I need help with the last bit of the following problem
Consider the system $$ \begin{aligned} & \dot{x}=y+a x-b x^3, \\ & \dot{y}=x^3-x, \end{aligned} $$ where $a$ and $b$ are constants and $a \neq 0$. (a) Find and classify the fixed points, and state their Poincaré indices. (b) By considering a suitable function $H(x, y)$, show that any periodic orbit $\Gamma$ satisfies $$ \oint_{\Gamma}\left(x-x^3\right)\left(a x-b x^3\right) d t=0 $$ where $x(t)$ is evaluated along the orbit. (c) Deduce that if $b / a<1$ then the second-order differential equation $$ \ddot{x}-\left(a-3 b x^2\right) \dot{x}+x-x^3=0 $$ has no periodic solutions.
I wish to answer (c). I did the previous parts successfully finding that the fixed points are $(0,0)$ (node); $(-1, a-b)$ and $(1,b-a)$ (saddles). Therefore I know that if such $\Gamma$ were to exist it must only contain the origin out of those. Now I need to seek a contradiction with $(b)$. I tried showing that the integrand is never zero, however, I do not think this is true since $x$ can be unbounded. Note that also the ode system is due to the dynamical systemsince \begin{align*} \ddot{x} =\dot{y} + (a-3bx^{2}) \dot{x} \end{align*} by def of $x$.
Question: How do I show there doesn't exist a periodic solution?

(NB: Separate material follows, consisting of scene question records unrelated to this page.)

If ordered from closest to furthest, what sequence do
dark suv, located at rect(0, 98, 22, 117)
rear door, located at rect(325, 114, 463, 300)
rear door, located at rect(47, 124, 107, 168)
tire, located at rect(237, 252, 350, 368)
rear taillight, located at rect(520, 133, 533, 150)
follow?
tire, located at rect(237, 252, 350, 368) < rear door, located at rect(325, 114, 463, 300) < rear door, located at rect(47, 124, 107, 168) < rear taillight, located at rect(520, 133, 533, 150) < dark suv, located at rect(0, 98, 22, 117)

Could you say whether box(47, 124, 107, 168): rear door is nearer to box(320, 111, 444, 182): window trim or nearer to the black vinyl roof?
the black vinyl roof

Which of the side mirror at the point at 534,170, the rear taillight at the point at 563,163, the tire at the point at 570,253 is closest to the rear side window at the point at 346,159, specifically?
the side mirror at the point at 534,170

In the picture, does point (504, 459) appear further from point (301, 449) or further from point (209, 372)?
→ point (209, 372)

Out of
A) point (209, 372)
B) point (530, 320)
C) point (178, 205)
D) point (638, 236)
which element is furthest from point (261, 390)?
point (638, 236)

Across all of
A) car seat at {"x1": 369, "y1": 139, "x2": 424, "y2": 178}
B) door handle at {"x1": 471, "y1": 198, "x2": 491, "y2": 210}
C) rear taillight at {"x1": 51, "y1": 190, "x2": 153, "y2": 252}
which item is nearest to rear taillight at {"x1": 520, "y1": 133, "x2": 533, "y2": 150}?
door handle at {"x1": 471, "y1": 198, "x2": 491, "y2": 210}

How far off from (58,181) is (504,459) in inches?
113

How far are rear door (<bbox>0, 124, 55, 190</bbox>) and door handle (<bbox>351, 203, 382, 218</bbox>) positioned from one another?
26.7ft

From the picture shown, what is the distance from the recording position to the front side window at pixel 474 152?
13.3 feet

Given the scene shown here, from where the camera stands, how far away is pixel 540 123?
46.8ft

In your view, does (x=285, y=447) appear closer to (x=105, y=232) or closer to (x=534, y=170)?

Let's assume that $$ \ddot{x}-\left(a-3 b x^2\right) \dot{x}+x-x^3=0 \tag{1} $$ has a (nonconstant) periodic solution. Such a solution oscillates between the points $x_{\min}$ and $x_{\max}$, where its first derivative vanishes. In addition, $\ddot{x}<0$ at $x_{\max}$ --- otherwise, $x_{\max}$ would be a fixed point (if $\ddot{x}=0$ at $x_{\max}$) or $x(t)$ would grow beyond $x_{\max}$ (if $\ddot{x}>0$ at $x_{\max}$). Therefore, according to $(1)$, $$ \ddot{x}|_{x=x_{\max}}=x_{\max}^3-x_{\max}<0 \implies 0<x_{\max}<1. \tag{2} $$ By an analogous argument, $\ddot{x}>0$ at $x_{\min}$, hence $$ \ddot{x}|_{x=x_{\min}}=x_{\min}^3-x_{\min}>0 \implies -1<x_{\min}<0. \tag{3} $$ From $(2)$ and $(3)$ it follows that, if $x(t)$ is a periodic solution to $(1)$, then $|x(t)|<1$. Therefore $$ \oint_{\Gamma}(x-x^3)(ax-bx^3)\,dt =a\oint_{\Gamma}x^2(1-x^2)\left(1-\frac{b}{a}x^2\right)dt\neq 0 \tag{4} $$ if $\frac{b}{a}<1$, since the integrand in the last integral vanishes only at $x=0$ and is positive in $\Gamma\setminus\{0\}$. It then follows from the result (b) that $x(t)$ is not a periodic solution to $(1)$, in contradiction to our initial hypothesis. We conclude, therefore, that $(1)$ does not have a (nonconstant) periodic solution if $\frac{b}{a}<1$.